Antifibrotics. Nintedanib and pirfenidone are 2 antifibrotic agents approved for the treatment of IPF. Clinical trials suggest that, in addition to slowing disease progression, these therapies may help prevent AE-IPF. The data are most robust in studies of nintedanib. A phase 2 trial with 432 subjects demonstrated a delay in time to the first investigator-reported acute exacerbation.31 Two follow-up phase 3 trials showed a reduction in centrally adjudicated AE-IPF in the pooled nintedanib groups compared to placebo.32 An initial phase 2 trial of pirfenidone showed a reduction in acute exacerbations in patients on pirfenidone, but this finding was not replicated in follow-up studies.33-35 Because of their potential role in preventing acute exacerbations and emerging evidence to suggest that continuation of antifibrotics may lead to better outcomes during an acute exacerbation, these drugs should not generally be stopped during a hospitalization for ILD. However, no evidence supports their initiation during acute exacerbations, and we do not recommend starting antifibrotics in the hospitalized setting for newly diagnosed patients. Starting and stopping antifibrotics should be reserved for outpatient management.

When should noninvasive and mechanical ventilation be considered?

We recommend carefully considering the use of noninvasive ventilation (NIV) and intubation in every ILD patient in respiratory distress, as an acutely reversible process may be present. In patients requiring mechanical ventilation, every effort should be made to minimize potential damage by reducing the fraction of inspired oxygen (to prevent potential hyperoxic injury) and reducing tidal volumes (to minimize barotrauma). Patients with a chronic ILD, particularly IPF, who require NIV or mechanical ventilation will generally have poor outcomes.

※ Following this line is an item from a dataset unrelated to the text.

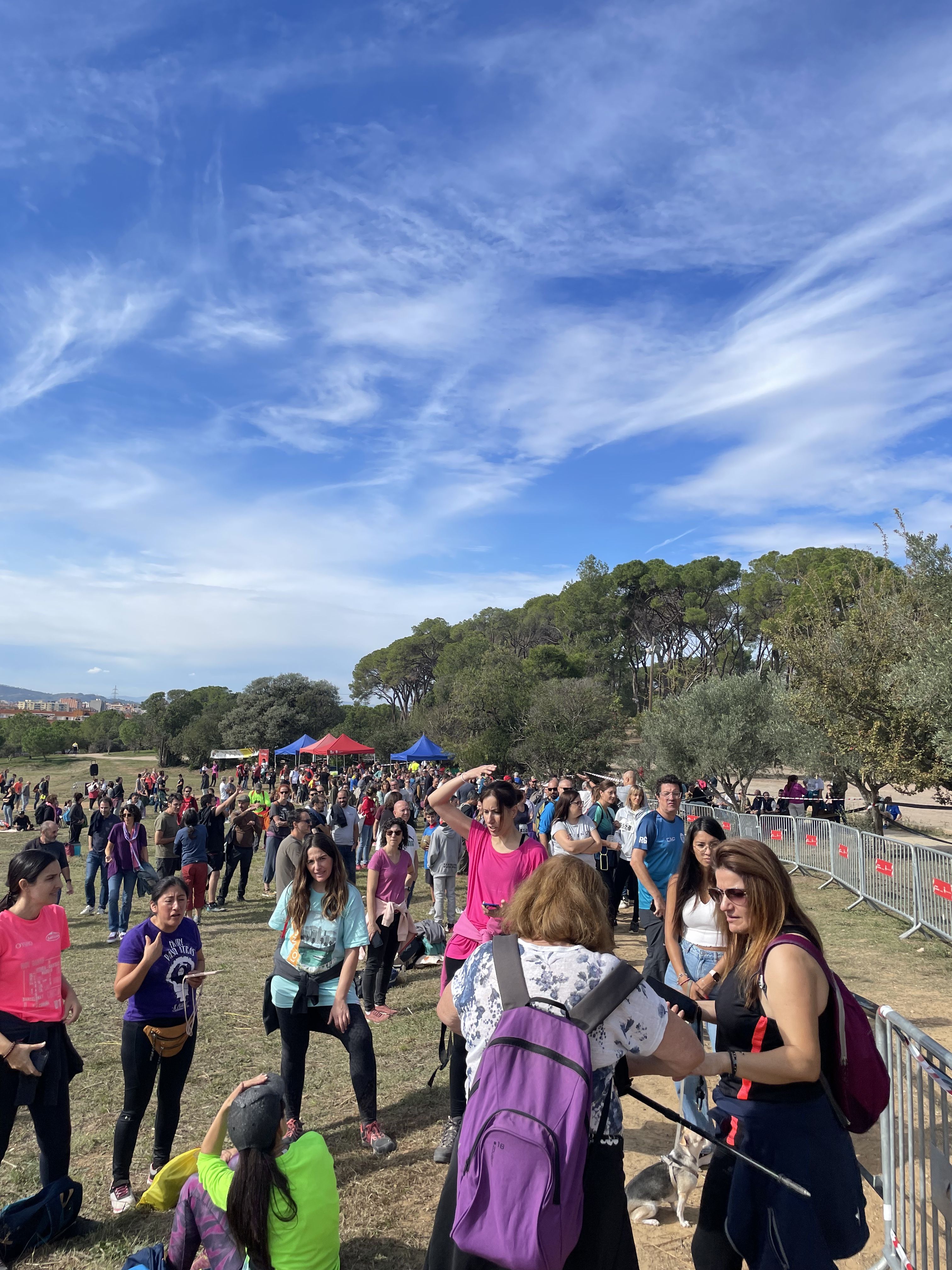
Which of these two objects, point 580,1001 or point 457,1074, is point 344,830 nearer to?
point 457,1074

Studies suggest that NIV prevents mechanical ventilation in only the minority of patients presenting with an AE-IPF and is associated with high in-hospital mortality and a median survival following hospital discharge of only 60 days.36-38 The majority of patients with IPF requiring mechanical ventilation will not survive the intensive care unit. In a series of 23 patients presenting with acute respiratory failure and IPF, 22 of the 23 patients died while receiving mechanical ventilation, with a median survival of 3 days. In a more recent study of 34 patients with acute respiratory failure and IPF, 15 subjects underwent mechanical ventilation with an in-hospital mortality rate of 100%.39 Given the overall poor survival associated with AE-IPF, mechanical ventilation should be carefully considered with the patient and family as part of an overall goals-of-care conversation prior to initiation.